$r'=\sqrt {(x'-x)^2+(y'-y)^2+(z'-z)^2}$
$\nabla = \frac {\partial}{\partial x'}+\frac {\partial}{\partial y'}+\frac {\partial}{\partial z'}$
I was studying Poisson's equation in 3D see this link and I stumbled upon the following identity:
$\int_{-\infty}^{\infty} \int_{-\infty}^{\infty} \int_{-\infty}^{\infty} \frac {\partial f(x',y',z')}{\partial x'}\frac {x'-x}{4\pi r'^3}dx'dy'dz'+\int_{-\infty}^{\infty} \int_{-\infty}^{\infty} \int_{-\infty}^{\infty} \frac {\partial f(x',y',z')}{\partial y'}\frac {y'-y}{4\pi r'^3}dx'dy'dz'+$ $\int_{-\infty}^{\infty} \int_{-\infty}^{\infty} \int_{-\infty}^{\infty} \frac {\partial f(x',y',z')}{\partial z'}\frac {z'-z}{4\pi r'^3}dx'dy'dz'=-f(x,y,z)$ $\quad$ if $f(x,y,z)$ satisfies the conditions stated in the link.

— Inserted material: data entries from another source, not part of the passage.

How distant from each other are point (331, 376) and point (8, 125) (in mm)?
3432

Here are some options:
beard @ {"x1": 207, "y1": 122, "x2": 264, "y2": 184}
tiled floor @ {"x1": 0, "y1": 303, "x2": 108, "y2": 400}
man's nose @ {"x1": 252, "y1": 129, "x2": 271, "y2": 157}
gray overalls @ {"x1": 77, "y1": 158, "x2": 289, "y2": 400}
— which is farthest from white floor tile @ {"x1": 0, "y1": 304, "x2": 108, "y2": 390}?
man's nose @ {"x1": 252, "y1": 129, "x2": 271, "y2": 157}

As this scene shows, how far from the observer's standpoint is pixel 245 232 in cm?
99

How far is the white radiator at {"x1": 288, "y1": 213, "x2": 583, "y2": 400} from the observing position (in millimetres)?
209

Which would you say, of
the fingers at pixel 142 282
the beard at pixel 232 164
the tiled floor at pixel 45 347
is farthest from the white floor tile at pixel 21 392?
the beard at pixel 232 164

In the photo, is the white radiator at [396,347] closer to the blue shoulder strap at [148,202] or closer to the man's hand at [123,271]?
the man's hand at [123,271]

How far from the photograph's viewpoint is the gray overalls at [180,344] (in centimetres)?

Infact the identity is equivalent to $\int_{-\infty}^{\infty} \int_{-\infty}^{\infty} \int_{-\infty}^{\infty} \nabla .( f\frac {x'-x}{4\pi r'^3}+f\frac {y'-y}{4\pi r'^3}+f\frac {x'-x}{4\pi r'^3})dx'dy'dz'=-f(x,y,z)$ because $\nabla .(\frac {x'-x}{4\pi r'^3}+\frac {y'-y}{4\pi r'^3}+\frac {x'-x}{4\pi r'^3})=0$
It is not difficult to show that if $f(x',y'z')=f(x'^2+y'^2+z'^2)$, and the integral above exist, then the identity is true. I did this by simply converting the divergence to polar coordinates and did the integration in polar coordinates.Ofcourse It has already been shown in the link $f(x'^2+y'^2+z'^2,\theta, \varphi)$ can still depend on $\theta$, $\varphi$ and the identity is still valid under the stated conditions. The conditions stated in the link are too restrictive I think.
My question is under which conditions is the identity always true?